Par rapport à la crise, puis à la guerre du Golfe de 1990-1991, que trois chefs d’État maghrébins ont déjà vécues au pouvoir (Ould Taya, Ben Ali, Kadhafi), les différences sont évidentes. Il y a douze ans, la « rue arabe », pleine d’illusions sur la puissance de l’armée irakienne, se voyait actrice du drame, à même de modifier le cours des événements et de transformer ses émotions en pressions sur ses propres dirigeants. Saddam Hussein était un héros, à la mesure de la répulsion qu’inspiraient les monarchies repues du Golfe. Un révélateur aussi des coupables complaisances occidentales à l’égard d’Israël. L’osmose avec l’Irak était telle que certains gouvernements, ceux de Tunisie et de Mauritanie, durent adopter des positions jugées hostiles par Washington, alors que d’autres, le Maroc en particulier, se retrouvèrent un moment en total décalage avec leur opinion publique.

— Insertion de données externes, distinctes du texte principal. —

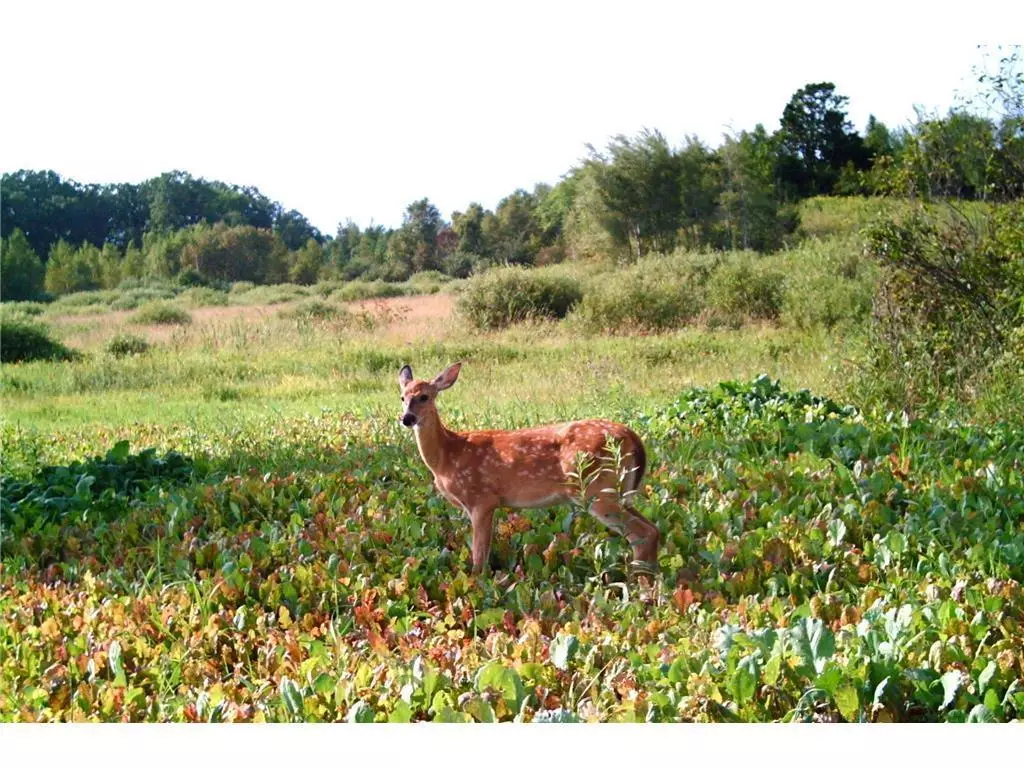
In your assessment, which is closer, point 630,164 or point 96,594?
point 96,594

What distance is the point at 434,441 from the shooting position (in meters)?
4.55

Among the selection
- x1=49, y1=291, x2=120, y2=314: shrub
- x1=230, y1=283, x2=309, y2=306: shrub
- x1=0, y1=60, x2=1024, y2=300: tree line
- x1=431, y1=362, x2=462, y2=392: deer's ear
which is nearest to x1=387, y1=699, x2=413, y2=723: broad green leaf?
x1=431, y1=362, x2=462, y2=392: deer's ear

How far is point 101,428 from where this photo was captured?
9430 millimetres

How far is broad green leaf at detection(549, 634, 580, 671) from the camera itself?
357 cm

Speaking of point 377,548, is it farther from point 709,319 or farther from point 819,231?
point 819,231

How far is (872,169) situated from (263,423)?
592cm

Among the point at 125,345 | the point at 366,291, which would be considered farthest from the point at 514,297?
the point at 125,345

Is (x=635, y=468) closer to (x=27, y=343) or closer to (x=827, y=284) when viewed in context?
(x=827, y=284)

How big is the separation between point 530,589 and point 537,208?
1507 centimetres

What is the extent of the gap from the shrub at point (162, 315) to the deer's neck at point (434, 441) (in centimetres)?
856

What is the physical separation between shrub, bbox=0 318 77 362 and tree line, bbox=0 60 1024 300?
791 millimetres

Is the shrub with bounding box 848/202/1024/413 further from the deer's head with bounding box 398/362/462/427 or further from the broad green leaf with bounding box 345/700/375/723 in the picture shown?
the broad green leaf with bounding box 345/700/375/723

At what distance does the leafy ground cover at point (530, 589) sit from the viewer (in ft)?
11.0
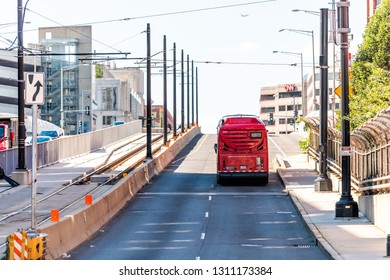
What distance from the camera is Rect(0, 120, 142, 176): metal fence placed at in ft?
175

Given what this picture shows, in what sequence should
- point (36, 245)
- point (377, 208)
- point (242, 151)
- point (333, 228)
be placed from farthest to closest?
point (242, 151) < point (333, 228) < point (377, 208) < point (36, 245)

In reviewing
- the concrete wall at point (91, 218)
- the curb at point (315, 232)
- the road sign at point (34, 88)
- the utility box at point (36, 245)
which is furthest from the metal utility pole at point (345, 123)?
the utility box at point (36, 245)

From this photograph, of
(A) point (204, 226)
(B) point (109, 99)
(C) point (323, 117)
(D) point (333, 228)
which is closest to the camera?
(D) point (333, 228)

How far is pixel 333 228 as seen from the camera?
3253 centimetres

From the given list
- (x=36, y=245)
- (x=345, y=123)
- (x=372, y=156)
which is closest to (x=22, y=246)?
(x=36, y=245)

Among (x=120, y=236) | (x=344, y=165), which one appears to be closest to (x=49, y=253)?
(x=120, y=236)

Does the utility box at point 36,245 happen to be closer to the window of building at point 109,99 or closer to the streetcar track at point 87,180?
the streetcar track at point 87,180

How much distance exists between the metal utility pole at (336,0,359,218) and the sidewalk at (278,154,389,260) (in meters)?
0.41

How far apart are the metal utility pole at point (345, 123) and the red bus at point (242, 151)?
17.2 metres

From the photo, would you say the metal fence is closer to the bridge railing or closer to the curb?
the curb

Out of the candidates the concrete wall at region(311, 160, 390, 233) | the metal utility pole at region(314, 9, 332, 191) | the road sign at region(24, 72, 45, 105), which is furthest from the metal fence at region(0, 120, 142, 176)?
the road sign at region(24, 72, 45, 105)

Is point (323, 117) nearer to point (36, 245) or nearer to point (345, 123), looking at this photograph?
point (345, 123)

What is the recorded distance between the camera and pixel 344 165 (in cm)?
3500

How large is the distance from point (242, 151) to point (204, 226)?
681 inches
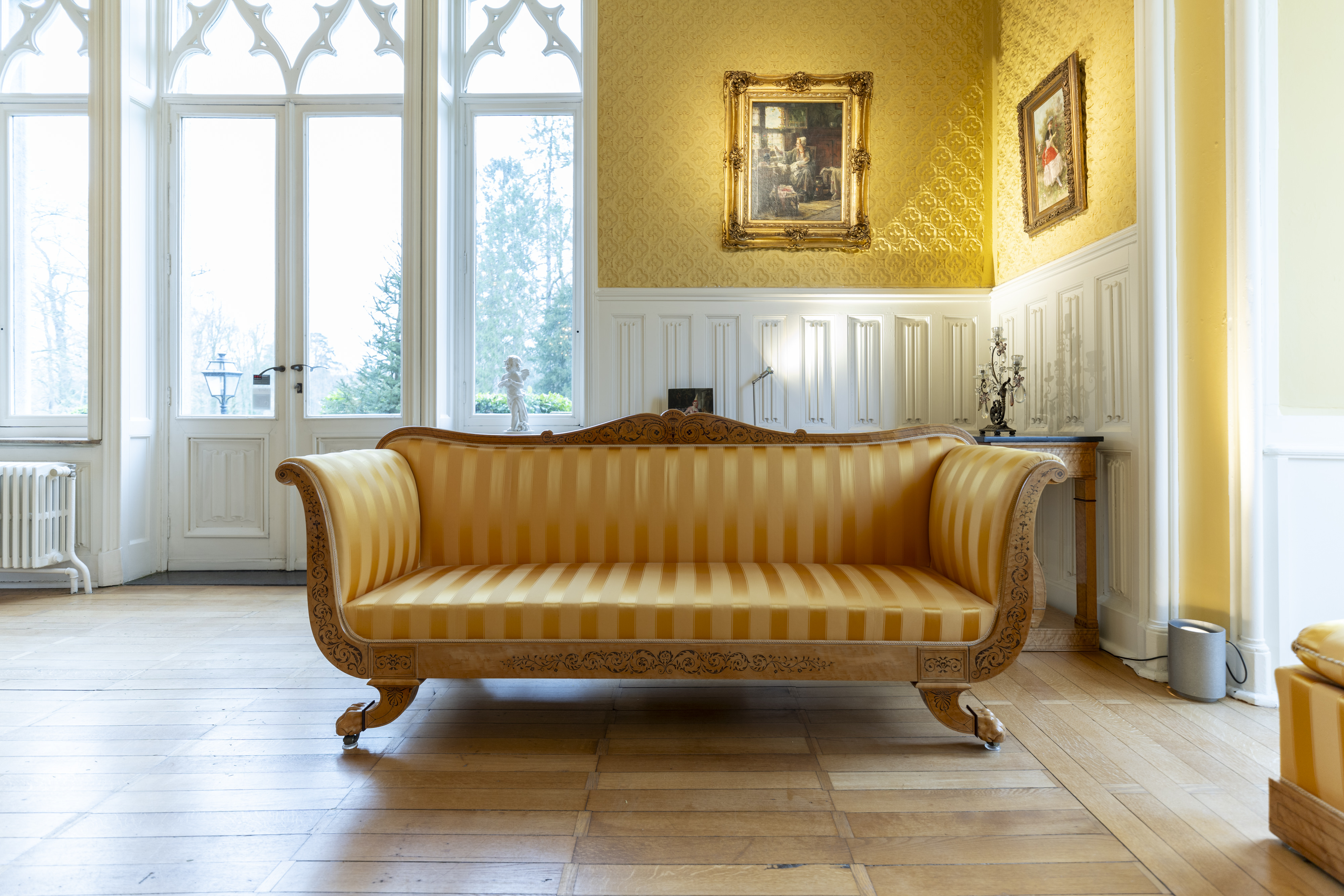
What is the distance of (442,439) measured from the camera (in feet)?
7.80

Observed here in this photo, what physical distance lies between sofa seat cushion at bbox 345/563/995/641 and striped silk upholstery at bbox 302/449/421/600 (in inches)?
4.3

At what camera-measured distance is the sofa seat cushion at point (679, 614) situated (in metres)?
1.75

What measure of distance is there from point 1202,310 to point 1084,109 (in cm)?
111

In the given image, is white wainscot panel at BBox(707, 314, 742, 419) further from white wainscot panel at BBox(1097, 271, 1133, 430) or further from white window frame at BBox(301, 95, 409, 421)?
white window frame at BBox(301, 95, 409, 421)

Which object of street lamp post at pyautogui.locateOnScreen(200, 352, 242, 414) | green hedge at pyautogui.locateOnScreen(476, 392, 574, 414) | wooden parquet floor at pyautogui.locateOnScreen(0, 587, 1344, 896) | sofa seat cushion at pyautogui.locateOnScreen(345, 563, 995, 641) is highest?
street lamp post at pyautogui.locateOnScreen(200, 352, 242, 414)

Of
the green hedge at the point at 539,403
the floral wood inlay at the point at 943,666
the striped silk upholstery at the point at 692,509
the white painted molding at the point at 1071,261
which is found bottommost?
the floral wood inlay at the point at 943,666

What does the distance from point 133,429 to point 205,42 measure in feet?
7.91

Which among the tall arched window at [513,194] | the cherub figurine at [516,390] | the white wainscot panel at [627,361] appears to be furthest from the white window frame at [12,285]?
the white wainscot panel at [627,361]

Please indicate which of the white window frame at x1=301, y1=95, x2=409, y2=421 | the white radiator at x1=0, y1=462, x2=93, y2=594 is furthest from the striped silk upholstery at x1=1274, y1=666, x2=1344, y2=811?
the white radiator at x1=0, y1=462, x2=93, y2=594

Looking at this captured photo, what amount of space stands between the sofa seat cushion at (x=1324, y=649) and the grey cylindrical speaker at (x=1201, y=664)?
922 mm

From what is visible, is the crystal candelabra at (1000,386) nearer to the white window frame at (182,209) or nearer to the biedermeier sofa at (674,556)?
the biedermeier sofa at (674,556)

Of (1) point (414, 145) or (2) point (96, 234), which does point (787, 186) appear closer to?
(1) point (414, 145)

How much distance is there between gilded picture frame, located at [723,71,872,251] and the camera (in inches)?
153

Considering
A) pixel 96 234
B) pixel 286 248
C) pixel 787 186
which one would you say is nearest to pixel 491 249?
pixel 286 248
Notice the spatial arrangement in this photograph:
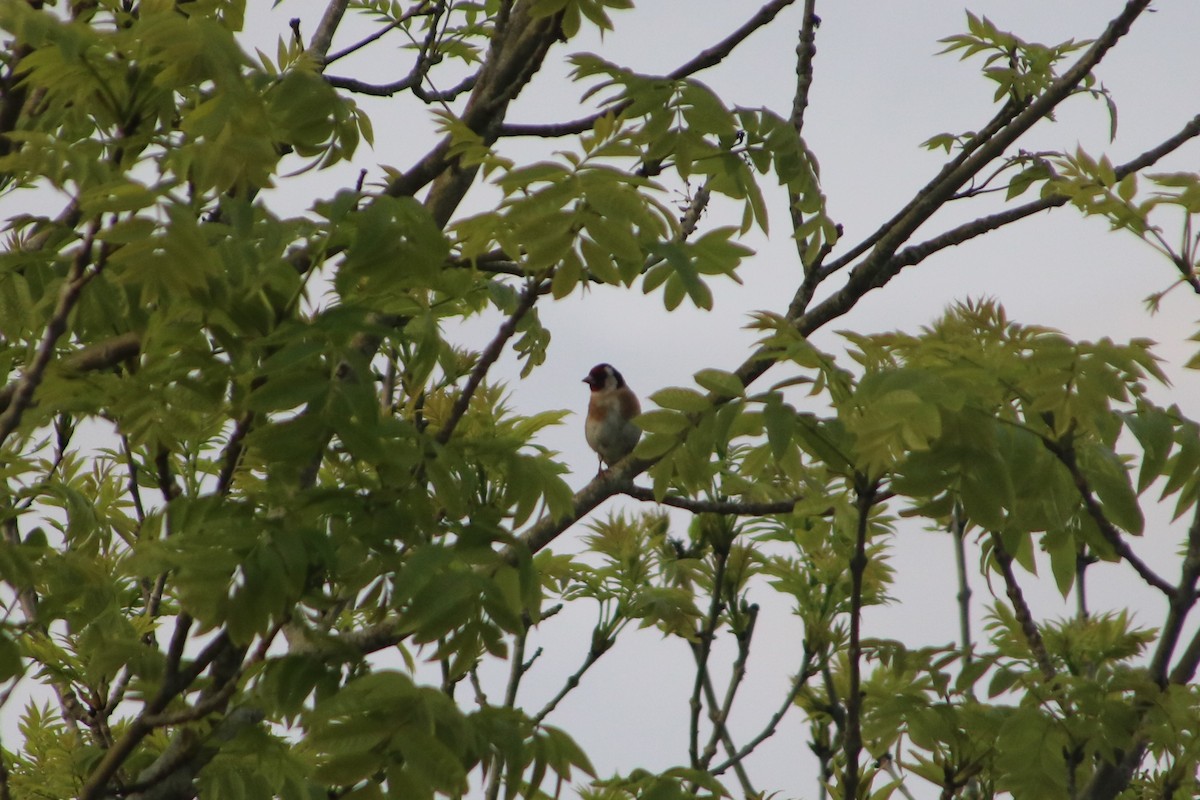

Rien de tel aujourd’hui. La guerre est perçue comme inévitable, il n’y a aucun suspens, et manifester ne sert à rien. D’ailleurs, Saddam n’est plus une figure populaire au Maghreb, beaucoup moins en tout cas, dans le genre tyrans et terroristes, qu’Oussama Ben Laden. Seul le sort du peuple d’Irak et de ses enfants, qui vont encore souffrir, arrache des larmes. Mais la compassion n’est pas mobilisatrice.
La bagarre franco-américaine autour du Conseil de sécurité ? Jacques Chirac est une figure sympathique, mais nul ne se fait d’illusions sur son issue, et les Maghrébins ne croient plus aux zaïms. Les effets collatéraux d’un conflit dont on dit qu’il sera déstabilisateur pour les émirs ? Et alors ? Il ne viendrait à l’esprit d’aucun Maghrébin de descendre dans la rue pour soutenir les Saoud en proie aux affres de l’après-guerre. La persistance, voire l’aggravation choquante du « double standard » américain, ce « deux poids, deux mesures » dès qu’il s’agit d’aborder le drame israélo-palestinien ? Révulsé, mais impuissant, le Maghreb a fini par s’y habituer comme s’il s’agissait là d’une conséquence parmi d’autres d’un monde unipolaire dont les règles doivent être passivement acceptées. Comme si les musulmans dans leur ensemble devaient supporter le poids d’une responsabilité collective pour les attentats du 11 septembre 2001.
Si Saddam et Ben Laden se déclinent parfois, de Casablanca à Alger, sur des tee-shirts et des autocollants, c’est à l’image des héros de Star Wars ou des posters du Che pour chambres d’étudiant : guère plus significatif qu’un rêve de midinette en quête de modèle.
Cela ne signifie certes pas que la guerre en Irak n’aura aucun effet sur les cinq pays du Maghreb. Mais il s’agira surtout de conséquences induites et « endogènes, qu’elles soient économiques (chute prévisible de la fréquentation touristique au Maroc et en Tunisie) ou politiques (les islamistes marocains et l’opposition mauritanienne, tous deux confrontés à des échéances électorales, chercheront à capter à leur profit l’émotion populaire en cas de conflit long). Pour le reste, la « rue maghrébine » était, en cette mi-mars, beaucoup plus préoccupée par les préparatifs de la fête de l’Achoura que par ceux de la 21e division US de cavalerie dans le désert koweïtien – même si nul n’a oublié ce soir-là de regarder la suite du feuilleton sur Al-Jazira.